Ampaire's hybrid-electric Electric EEL with its tartan wingtips.

An American aviation company is to operate a series of low-carbon flights between Caithness and Orkney as part of a study into connecting "hard-to-reach communities".

California-based Ampaire will fly a hybrid-electric aircraft on the 35-mile route between Wick and Kirkwall. Seven round trips are planned using the Electric EEL, starting in mid-July, as part of a project called Sustainable Aviation Test Environment (SATE).

The £3.7 million initiative, announced earlier this year by Highlands and Islands Airports Limited (HIAL), seeks to develop a sustainable aviation programme that could transform short flight travel between communities that are considered to be remote.

Ampaire's communications director Jeff Miller said: "We’ll fly the aircraft on regular round-trip flights between Wick and Kirkwall. This route currently has no regular air service."

Travelling between Caithness and Orkney can take up to an hour and a half by ferry, but Mr Miller said Ampaire could cover the route in about 20 minutes.

"We’ll study with HIAL the feasibility of flying this and similar routes to hard-to-reach communities, especially those that lack sufficient air service because of the high cost of flights with today’s aircraft.

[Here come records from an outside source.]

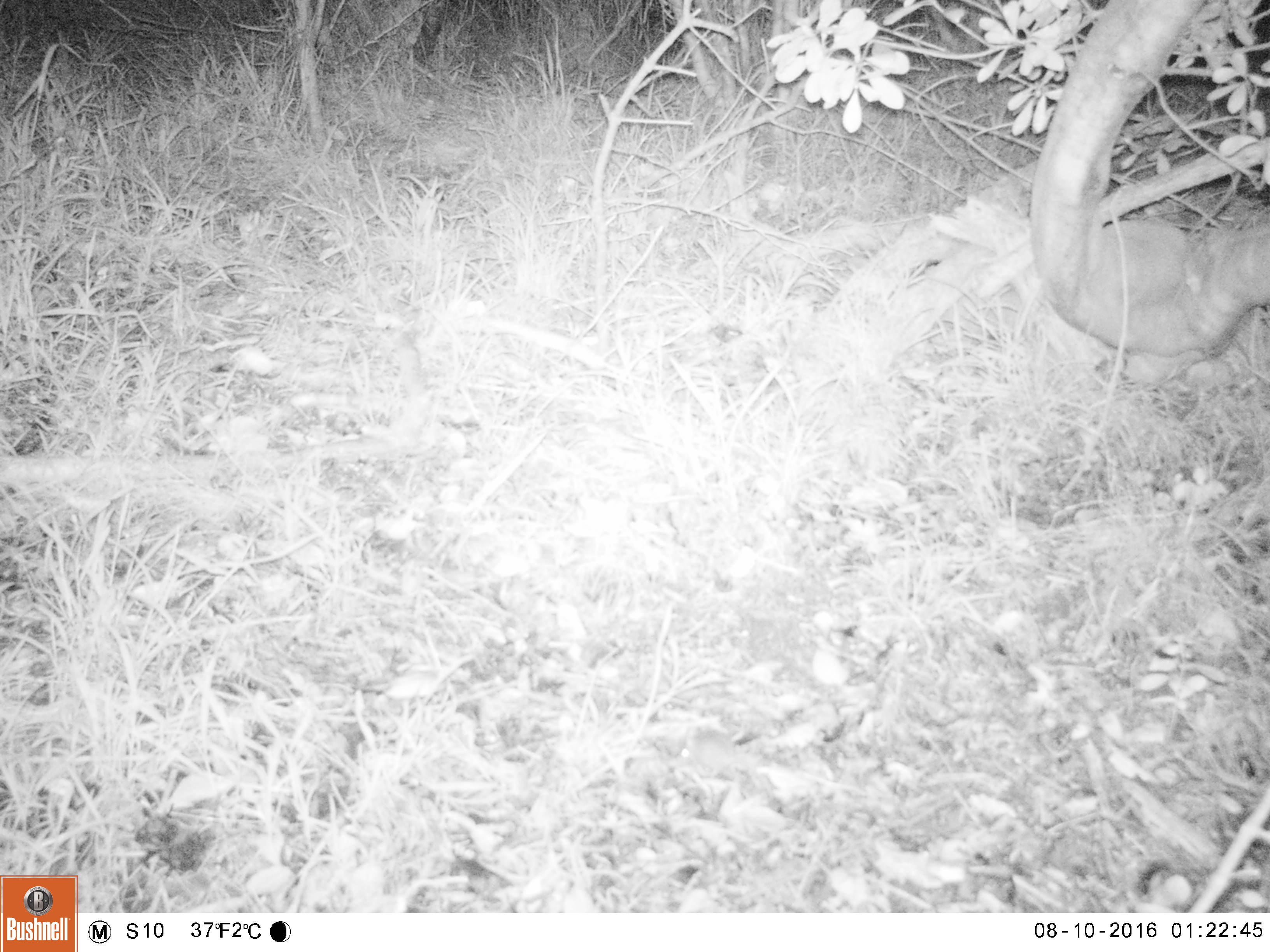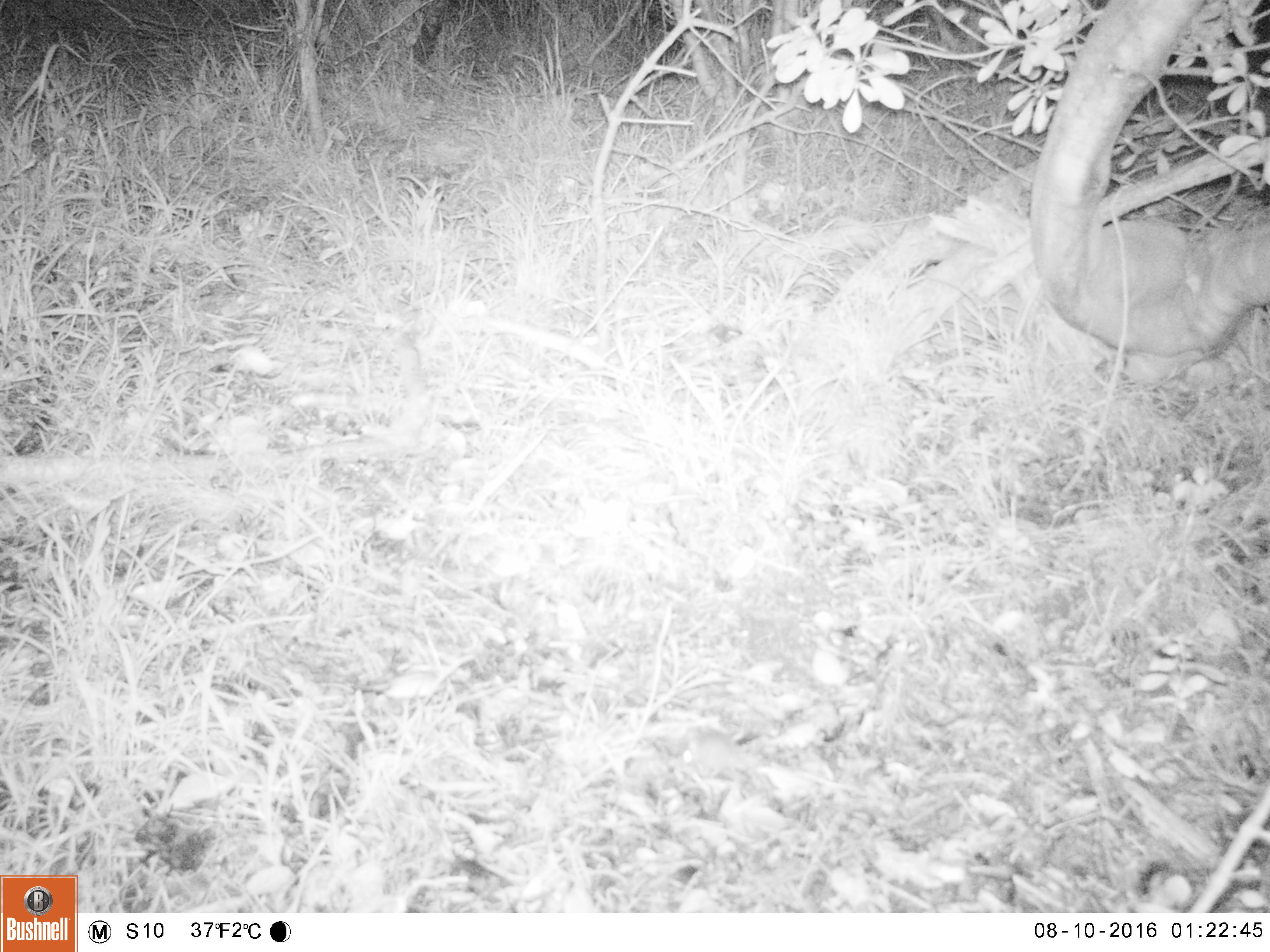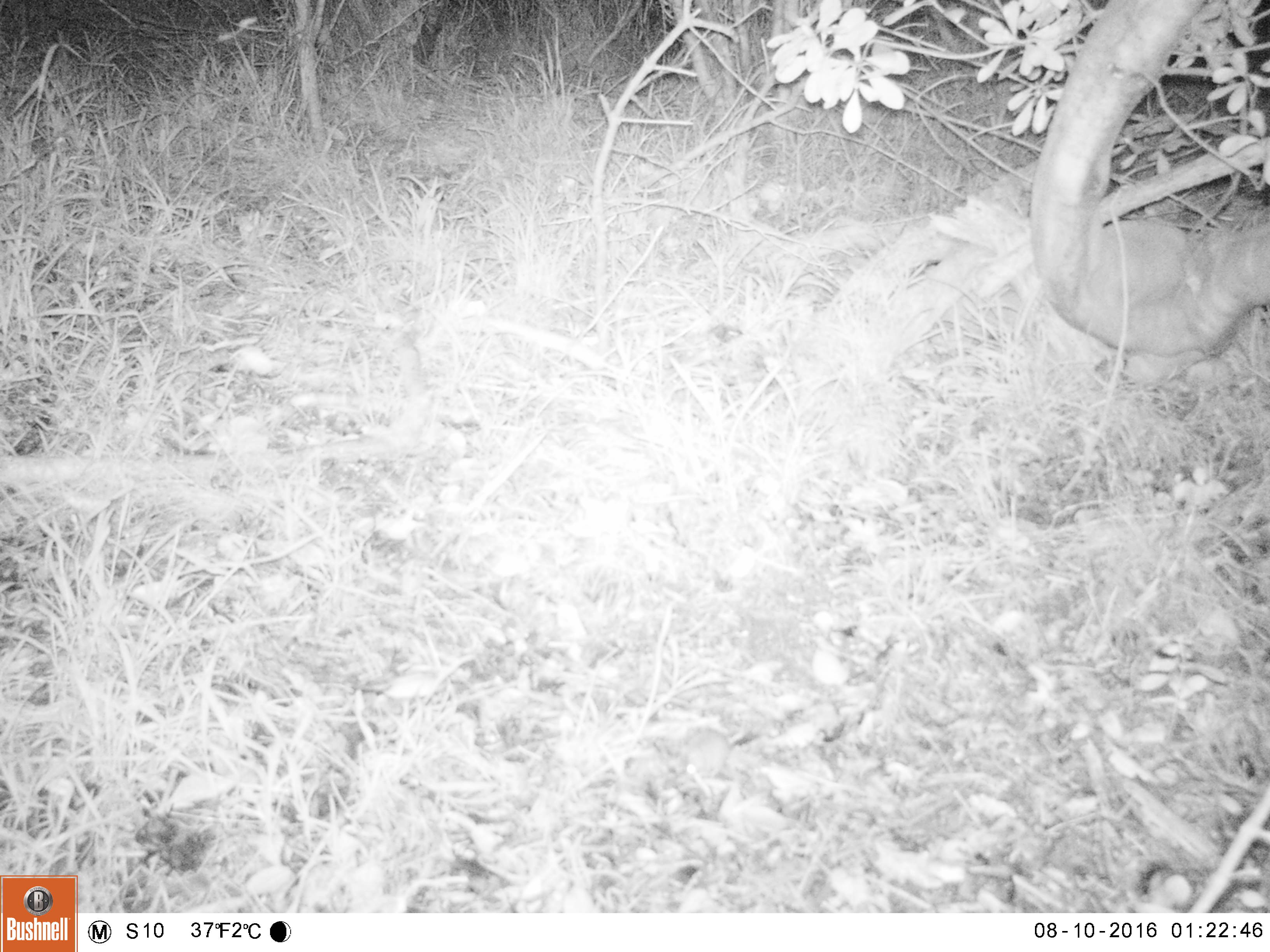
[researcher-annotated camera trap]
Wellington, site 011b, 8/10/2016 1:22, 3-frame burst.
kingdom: Animalia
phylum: Chordata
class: Mammalia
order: Rodentia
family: Muridae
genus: Mus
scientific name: Mus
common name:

"Hybrid-electric power is a means to reduce airline cost of operation, as well as reduce noise and carbon emissions. We’ll be analysing all of these benefits and other factors as well.

"We’ll study infrastructure, especially charging requirements, with HIAL, identifying how we can use renewable sources to charge the aircraft."

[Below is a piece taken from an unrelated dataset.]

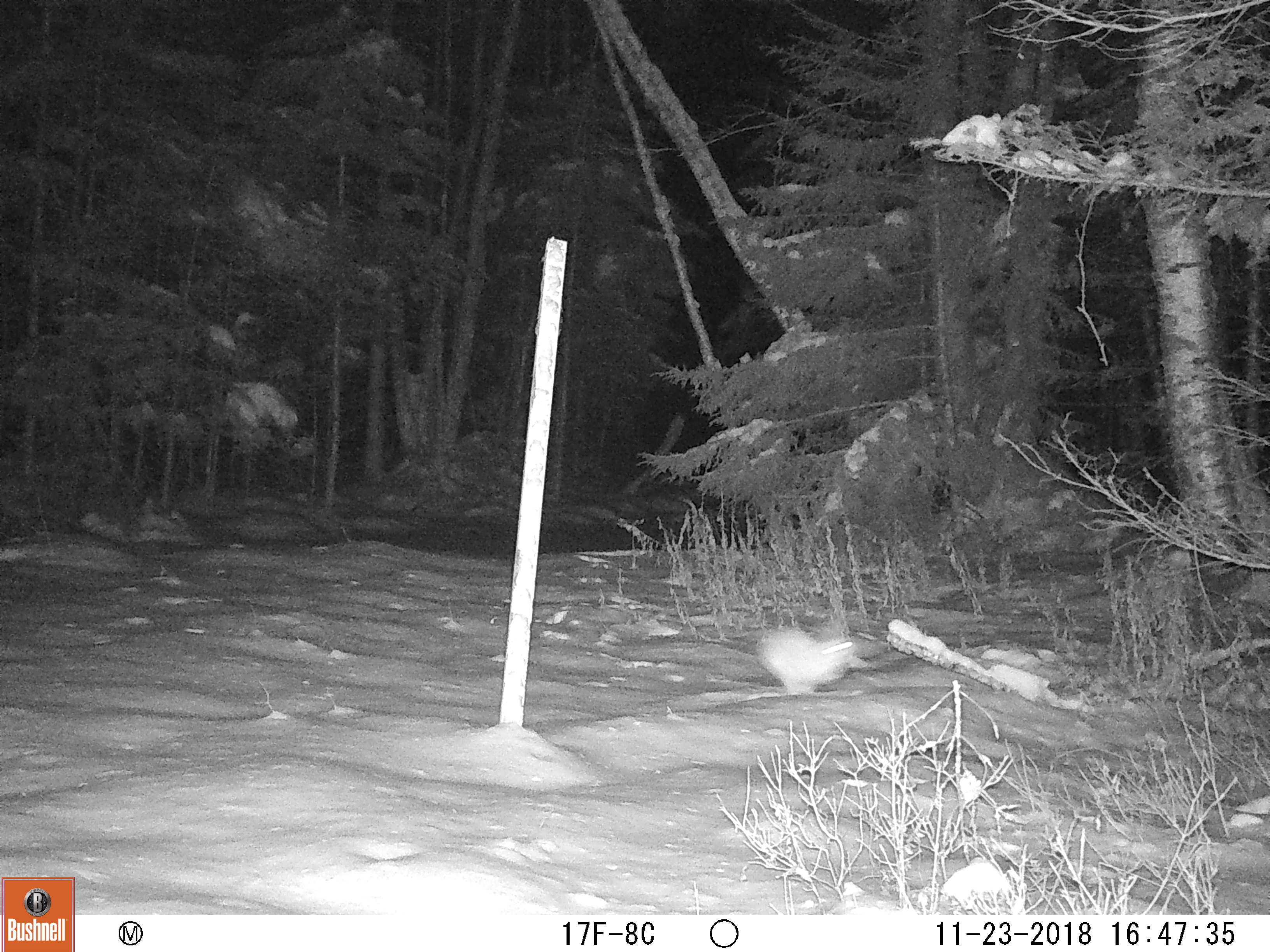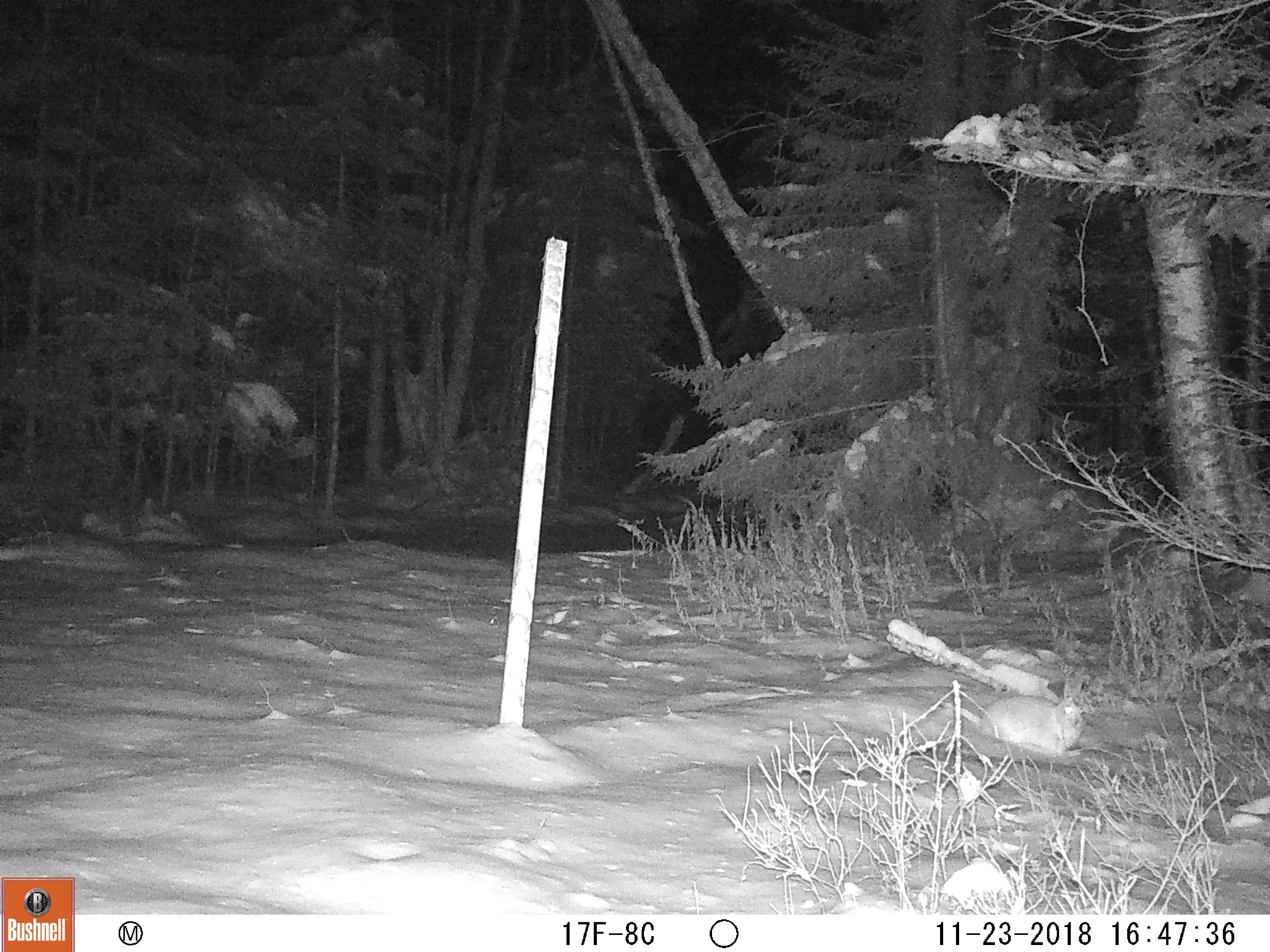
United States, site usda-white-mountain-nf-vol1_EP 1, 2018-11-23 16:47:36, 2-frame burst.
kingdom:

The Electric EEL is a modification of the Cessna 337 twin-engine aircraft.

"It is a hybrid-electric test-bed aircraft, demonstrating new technology that can be put into service quickly by first upgrading existing aircraft, then by developing all new aircraft, both hybrid-electric and, eventually, fully electric," Mr Miller explained. "It has a conventional Avgas engine in the rear, an electric power unit in the nose, and a battery pack in an aerodynamic fairing under the cabin.

"We’ll bring our second Electric EEL aircraft to Scotland, complete with tartan wingtips. This aircraft was the first to fly in the FAA [Federal Aviation Administration] Experimental-Market Survey category along an actual airline route – across the island of Maui in Hawaii in 2020.

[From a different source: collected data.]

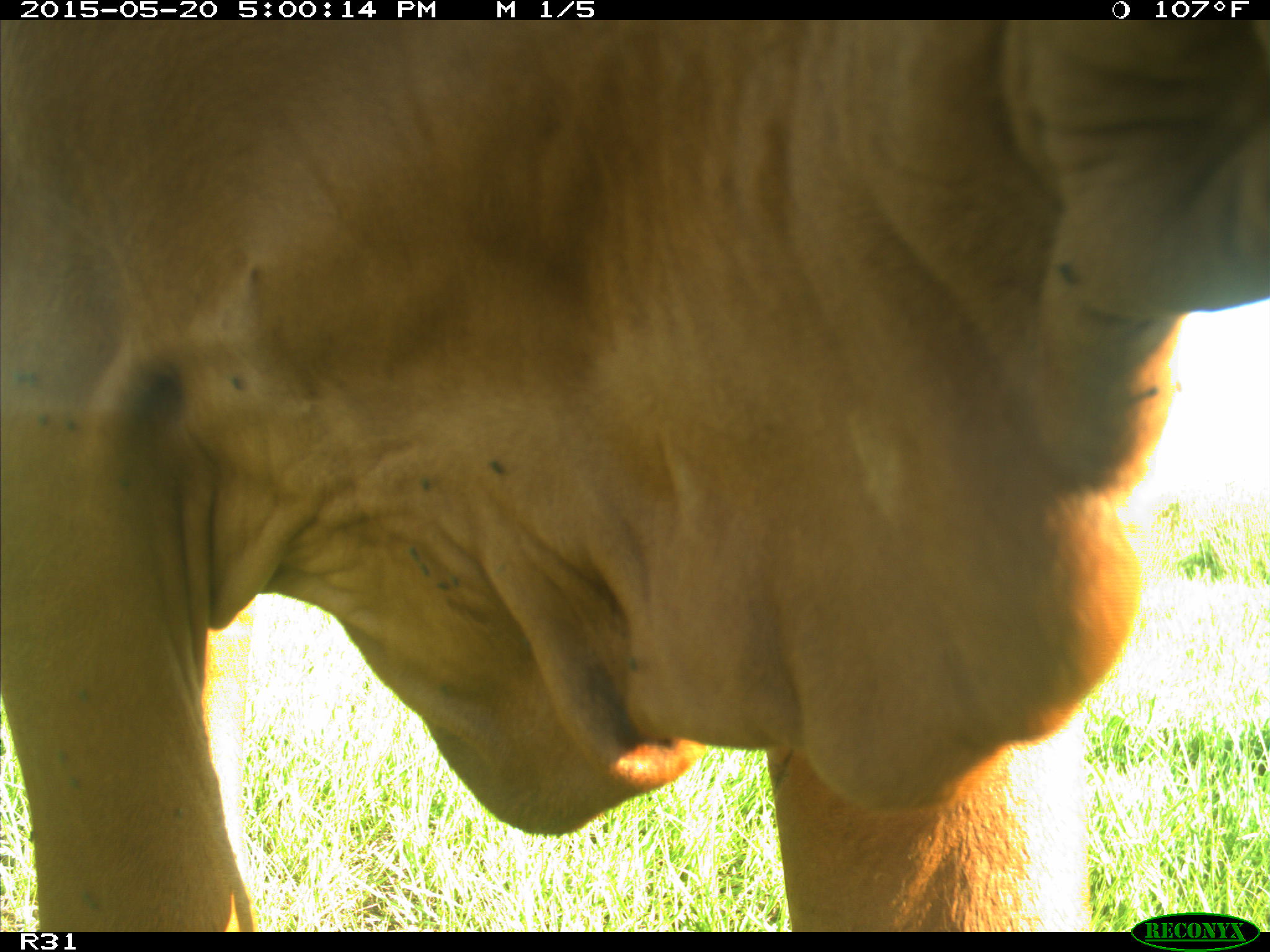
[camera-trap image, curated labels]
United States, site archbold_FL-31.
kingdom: Animalia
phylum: Chordata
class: Mammalia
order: Artiodactyla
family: Bovidae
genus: Bos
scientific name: Bos taurus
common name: domestic cow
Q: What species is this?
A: Bos taurus (domestic cow).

"It also made a long-distance flight from the outskirts of Los Angeles to the San Francisco Bay area, a distance of 341 miles."

"We have been flying our first and second hybrid-electric aircraft since 2019. Ampaire is now evaluating larger regional aircraft upgrades."

Following the flights in Caithness and Orkney, the aircraft will go to south-west England for a series of round trips between Exeter in Devon and Newquay in Cornwall.

The SATE project – part-funded by UK Research and Innovation (UKRI) through the Industrial Strategy Challenge Fund – will create the UK’s first operationally based, low-carbon aviation test centre at Kirkwall.

It is part of UKRI’s Future Flight Challenge which supports the development of greener ways to fly. Led by HIAL, the project brings together a consortium of aviation industry specialists, Caithness and Orkney businesses, public-sector bodies and academia.

The partnership includes the European Marine Energy Centre, Denchi Group, Cloudnet, Air Service Training, the University of the Highlands and Islands, the Highlands and Islands Transport Partnership, Highlands and Islands Enterprise and Orkney Islands Council.

When the project was announced in January, HIAL managing director Inglis Lyon said: “Project SATE will place the Highlands and Islands at the vanguard of the adoption of next-generation aircraft and spearhead the aviation industry’s response to climate change.

“The project will identify the necessary supply chain and people skills to support the development and testing of the new technologies, with the aim of developing a Highlands and Islands sustainable aviation sector, stimulating inward investment and local supply chain opportunities.

“It will also measure local community appetite for the new aircraft technology, especially on lifeline regional routes, and the potential impact on the regional economy from the adoption of these new technologies.”

Caithness was left without scheduled flights after the loss of the Wick/Edinburgh and Wick/Aberdeen routes last year.